=== Text block ===
Chalabigate

"Weapons of Mass Deception"

2004-12-09

Ex-CIA officer alleges agency retaliated after he didn't falsify report

Ex-CIA officer alleges agency retaliated after he didn't falsify report

By Dana Priest
The Washington Post

WASHINGTON — A senior CIA operative who handled sensitive informants in Iraq asserts that CIA managers asked him to falsify his reporting on weapons of mass destruction and retaliated against him after he refused.

The operative, who remains under cover, claims in a lawsuit made public yesterday that a co-worker warned him in 2001 "that CIA management planned to 'get him' for his role in reporting intelligence contrary to official CIA dogma."

The subject of that reporting has been blacked out by the CIA, and the word "Iraq" does not appear in the heavily redacted version of the complaint, but other language and context make clear the officer's work related to prewar intelligence on Iraq's weapons of mass destruction.

In the lawsuit, the officer asserts CIA managers retaliated for refusing their demands by beginning a counterintelligence investigation of allegations he had sex with a female contact and by initiating an inspector general's investigation into allegations that he stole money meant to be used to pay contacts.

The lawsuit marks the first public instance in which a CIA employee has charged directly that agency officials pressured him to produce intelligence to support the Bush administration's prewar position that Iraq's weapons of mass destruction were a grave and gathering threat, and to suppress information that ran counter to that view.

=== Work to complete ===
Reproduce the stretch of the CIA lawsuit article from "By Dana Priest" through "of mass destruction.", substituting "colleague" for "co-worker". The rows that follow have no connection to the article on the CIA lawsuit.

=== Record list ===
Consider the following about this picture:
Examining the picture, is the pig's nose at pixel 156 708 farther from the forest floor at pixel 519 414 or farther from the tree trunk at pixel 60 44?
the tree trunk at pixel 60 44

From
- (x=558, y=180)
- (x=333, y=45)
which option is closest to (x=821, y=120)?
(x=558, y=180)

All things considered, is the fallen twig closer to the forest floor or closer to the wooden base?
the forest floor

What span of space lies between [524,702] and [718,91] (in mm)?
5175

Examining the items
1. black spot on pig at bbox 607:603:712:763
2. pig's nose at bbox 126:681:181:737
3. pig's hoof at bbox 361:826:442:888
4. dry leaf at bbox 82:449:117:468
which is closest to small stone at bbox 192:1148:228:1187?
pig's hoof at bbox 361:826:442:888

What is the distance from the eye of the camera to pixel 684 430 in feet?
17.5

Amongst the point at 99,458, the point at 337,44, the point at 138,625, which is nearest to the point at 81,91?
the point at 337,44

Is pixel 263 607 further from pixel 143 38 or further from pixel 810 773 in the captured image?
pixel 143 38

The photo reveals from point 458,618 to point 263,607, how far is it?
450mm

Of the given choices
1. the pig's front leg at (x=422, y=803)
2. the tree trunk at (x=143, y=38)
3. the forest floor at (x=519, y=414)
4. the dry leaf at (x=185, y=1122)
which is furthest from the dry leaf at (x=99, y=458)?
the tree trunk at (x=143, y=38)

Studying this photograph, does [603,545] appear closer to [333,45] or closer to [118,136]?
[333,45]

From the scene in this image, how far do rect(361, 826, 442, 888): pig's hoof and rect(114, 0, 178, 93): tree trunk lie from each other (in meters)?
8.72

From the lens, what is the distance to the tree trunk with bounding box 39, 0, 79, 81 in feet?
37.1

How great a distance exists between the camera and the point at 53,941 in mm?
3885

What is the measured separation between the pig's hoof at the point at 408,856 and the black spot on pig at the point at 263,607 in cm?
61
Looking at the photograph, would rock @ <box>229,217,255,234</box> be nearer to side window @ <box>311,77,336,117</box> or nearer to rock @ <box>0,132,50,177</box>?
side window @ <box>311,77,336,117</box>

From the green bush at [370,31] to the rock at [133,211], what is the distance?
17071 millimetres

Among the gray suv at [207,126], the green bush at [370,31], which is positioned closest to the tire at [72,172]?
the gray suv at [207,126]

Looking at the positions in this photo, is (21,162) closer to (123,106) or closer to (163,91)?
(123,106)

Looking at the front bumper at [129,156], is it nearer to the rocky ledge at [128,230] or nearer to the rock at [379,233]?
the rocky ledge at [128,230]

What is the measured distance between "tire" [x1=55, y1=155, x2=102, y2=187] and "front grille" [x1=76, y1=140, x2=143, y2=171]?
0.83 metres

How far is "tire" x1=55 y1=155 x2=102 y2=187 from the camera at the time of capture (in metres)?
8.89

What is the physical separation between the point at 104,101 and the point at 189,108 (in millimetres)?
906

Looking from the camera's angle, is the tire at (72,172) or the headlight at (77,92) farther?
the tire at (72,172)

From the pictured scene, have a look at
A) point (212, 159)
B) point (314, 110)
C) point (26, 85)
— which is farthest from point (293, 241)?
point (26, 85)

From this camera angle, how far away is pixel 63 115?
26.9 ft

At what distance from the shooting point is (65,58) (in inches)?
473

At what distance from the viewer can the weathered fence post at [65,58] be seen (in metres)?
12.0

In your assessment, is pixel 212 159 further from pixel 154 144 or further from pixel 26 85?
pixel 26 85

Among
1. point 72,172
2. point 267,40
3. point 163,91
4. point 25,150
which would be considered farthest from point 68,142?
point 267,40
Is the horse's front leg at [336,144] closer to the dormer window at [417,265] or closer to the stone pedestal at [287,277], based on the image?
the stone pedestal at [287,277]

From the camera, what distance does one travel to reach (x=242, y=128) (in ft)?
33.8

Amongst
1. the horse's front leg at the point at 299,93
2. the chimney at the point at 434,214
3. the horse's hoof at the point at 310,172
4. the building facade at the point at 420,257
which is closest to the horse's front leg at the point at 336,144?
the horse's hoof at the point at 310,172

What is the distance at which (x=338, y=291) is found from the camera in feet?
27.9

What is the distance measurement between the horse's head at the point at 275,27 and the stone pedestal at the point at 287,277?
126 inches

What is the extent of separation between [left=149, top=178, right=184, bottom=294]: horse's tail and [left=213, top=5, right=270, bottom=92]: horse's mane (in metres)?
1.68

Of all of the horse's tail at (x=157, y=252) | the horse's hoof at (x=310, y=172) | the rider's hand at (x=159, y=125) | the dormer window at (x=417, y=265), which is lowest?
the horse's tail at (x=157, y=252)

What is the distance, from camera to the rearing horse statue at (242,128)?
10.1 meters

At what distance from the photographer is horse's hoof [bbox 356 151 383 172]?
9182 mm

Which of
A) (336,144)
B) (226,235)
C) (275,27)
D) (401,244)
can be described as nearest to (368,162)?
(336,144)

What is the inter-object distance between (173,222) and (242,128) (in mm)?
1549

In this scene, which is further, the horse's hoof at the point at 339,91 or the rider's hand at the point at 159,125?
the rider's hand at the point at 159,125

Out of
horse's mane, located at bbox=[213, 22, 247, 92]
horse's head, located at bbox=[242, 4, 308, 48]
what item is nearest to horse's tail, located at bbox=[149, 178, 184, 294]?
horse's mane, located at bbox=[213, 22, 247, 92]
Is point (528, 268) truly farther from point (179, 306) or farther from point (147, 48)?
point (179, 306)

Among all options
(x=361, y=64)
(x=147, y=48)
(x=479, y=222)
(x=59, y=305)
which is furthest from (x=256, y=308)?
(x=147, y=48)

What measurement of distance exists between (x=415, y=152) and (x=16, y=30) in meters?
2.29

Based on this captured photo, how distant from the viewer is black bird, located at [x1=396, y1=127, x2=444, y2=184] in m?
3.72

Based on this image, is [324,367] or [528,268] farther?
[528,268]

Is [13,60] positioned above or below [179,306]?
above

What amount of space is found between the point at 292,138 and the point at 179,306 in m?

=== Solution to this problem ===
By Dana Priest
The Washington Post

WASHINGTON — A senior CIA operative who handled sensitive informants in Iraq asserts that CIA managers asked him to falsify his reporting on weapons of mass destruction and retaliated against him after he refused.

The operative, who remains under cover, claims in a lawsuit made public yesterday that a colleague warned him in 2001 "that CIA management planned to 'get him' for his role in reporting intelligence contrary to official CIA dogma."

The subject of that reporting has been blacked out by the CIA, and the word "Iraq" does not appear in the heavily redacted version of the complaint, but other language and context make clear the officer's work related to prewar intelligence on Iraq's weapons of mass destruction.